Additionally, we use a segment overlap score for 8 classes (SOV8) as defined by the SOV_refine algorithm 45. The SOV score was designed specifically to compare two sequences of protein secondary structures in which the continuity of segments has important meanings. It promotes classifiers that are able to more consistently predict segments of the same structure without breaking it with incorrect prediction. It takes value from range <0, 1> where 1 is a perfect prediction. It can be calculated only at the sequence level.
We report Q8 accuracy at the residue level just for compatibility with previous literature, we consider it highly inappropriate for such an imbalanced problem 31 and we do not perform any statistical tests on Q8. To avoid any potential bias towards the MCC metric that was optimized during training, we decided to avoid its assessment during testing. The implementations of all the mentioned metrics are available in our computational capsule on CodeOcean.
For fair experimental classifier evaluation 46, we apply paired statistical comparisons between ProteinUnetLM and other networks using two-sided paired sample permutation tests for difference in mean classifier performances (perm.paired.loc function fromwPerm R package with 10’000 replications). We decided to use the permutation approach as it does not make any assumptions about a sampling distribution or a sample size.
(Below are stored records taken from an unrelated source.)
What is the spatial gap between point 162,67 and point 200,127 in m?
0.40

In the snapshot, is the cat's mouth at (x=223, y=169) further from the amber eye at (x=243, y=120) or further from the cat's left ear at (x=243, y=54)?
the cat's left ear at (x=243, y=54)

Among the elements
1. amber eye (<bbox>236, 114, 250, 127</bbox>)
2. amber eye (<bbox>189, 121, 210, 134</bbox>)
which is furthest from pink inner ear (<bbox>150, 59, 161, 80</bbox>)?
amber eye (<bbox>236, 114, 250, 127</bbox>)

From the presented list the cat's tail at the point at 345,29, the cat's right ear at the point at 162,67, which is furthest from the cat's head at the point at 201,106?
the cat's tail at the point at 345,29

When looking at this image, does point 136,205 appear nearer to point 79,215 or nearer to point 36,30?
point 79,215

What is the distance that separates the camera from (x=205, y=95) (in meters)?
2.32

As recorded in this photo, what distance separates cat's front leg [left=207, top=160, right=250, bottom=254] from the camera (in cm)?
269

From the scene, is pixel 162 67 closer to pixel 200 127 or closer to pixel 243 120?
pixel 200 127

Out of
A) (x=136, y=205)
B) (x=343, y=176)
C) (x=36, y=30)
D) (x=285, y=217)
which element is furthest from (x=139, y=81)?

The tests were performed at the sequence level, that is, we first calculated metric values for each sequence separately, and then we run statistical tests on them. We selected a significance level of 0.05 but we use Bonferroni correction for multiple hypothesis testing (MHT) when ProteinUnetLM is compared with more than 1 other classifier on the same dataset. It means that the significance level is divided by the number of comparisons, i.e., the significance level for TEST2016 is 0.025 (2 comparisons), for TEST2018 is 0.01 (5 comparisons), and so on. To quantify the effect size and its direction, as proposed previously in 31, we use Cohen’s d effect for paired samples calculated as the mean difference divided by the standard deviation of the differences47.

Comparison with LSTM-based networks

We compare ProteinUnetLM with the three latest networks for protein secondary structure prediction based on features from protein LMs: NetSurfP-3.0 26, ProtT5Sec 23, and SPOT-1D-LM 27. SPOT-1D-LM and NetSurfP-3.0 are hybrids of convolutional feature extractors and bidirectional recurrent neural networks (BRNN) with long short-term memory (LSTM) units. SPOT-1D-LM uses ResNet convolutional encoder 48, and NetSurfP-3.0 uses two convolutional layers with very large kernels (129 and 257) and paddings (64 and 128) followed by 0.5 dropouts and ReLU activations. In fact, SPOT-1D-LM, unlike ProteinUnetLM and NetSurfP-3.0, is an ensemble of three separate networks, BRNN, ResNet, and ResNet-BRNN hybrid, which increases the complexity and time of the training and prediction. Interestingly, the authors of NetSurfP-3.0 showed that replacing their downstream architecture with a transformer-based encoder resulted in suboptimal performance 26.
The main purpose of LSTM networks is to learn both short and distant dependencies within sequences 49. Distant dependencies are not possible to capture by convolutional layers because of their limited receptive field, but this can be overcome by using an attention mechanism 50. The positive impact of the attention mechanism on the results of ProteinUnetLM can be observed in Supplementary Table S1. Additionally, long skip connections in U-Net architecture, besides stabilizing gradient updates in deep architectures, prevent from losing fine-grained details of the input sequence 51. Moreover, the training time of LSTM networks is several times longer than for fully-convolutional networks36,52. Mainly because RNNs are harder to parallelize and they take less advantage of GPU processing 53.
ProtT5Sec was introduced as a simple classification backbone based on ProtTrans features 23. The authors tested four different classifiers: logistic regression, fully-connected network, fully-convolutional network (CNN), and BRNN-LSTM. They concluded that two-layer CNN (32 filters of size 7) provided the best performance while being computationally less expensive than LSTM which reached similar results. In our paper, we build on this conclusion, and we hypothesize that LSTM networks are not necessary to achieve state-of-the-art results in protein secondary structure prediction and can be effectively replaced by the proposed Attention U-Net architecture when using features from pLMs.